── Exercise data ──
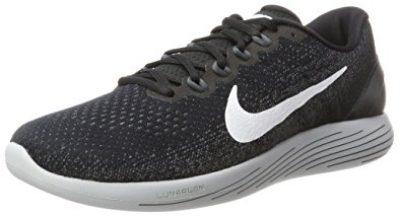 10. Nike Lunarglide 9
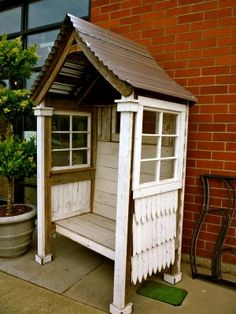 Upcycled window seating area would be cute in the garden!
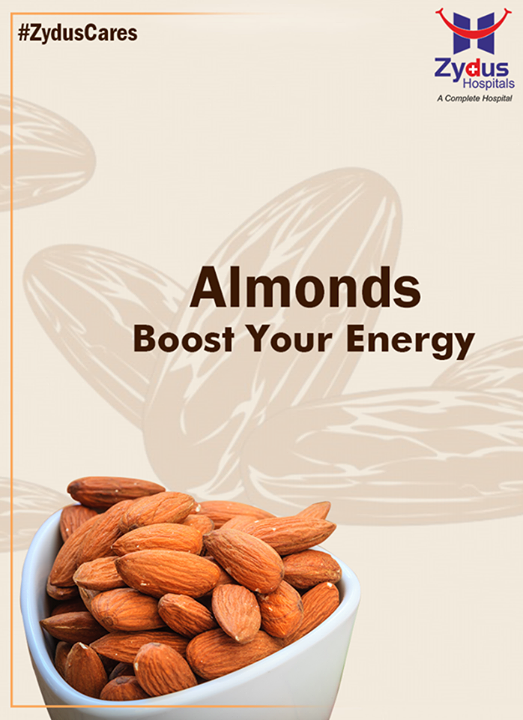#Almonds are rich in manganese, riboflavin, and copper, all of which aid in manufacturing energy. If you are always on the go, try making your own almond energy bar, and take your power source with you.  #ZydusCares #HealthTips #ZydusHospitals #Ahmedabad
───
## Exercise
Leaving out the pictures, transcribe the material above exactly.

## Task solution
 10. Nike Lunarglide 9
 Upcycled window seating area would be cute in the garden!
#Almonds are rich in manganese, riboflavin, and copper, all of which aid in manufacturing energy. If you are always on the go, try making your own almond energy bar, and take your power source with you.  #ZydusCares #HealthTips #ZydusHospitals #Ahmedabad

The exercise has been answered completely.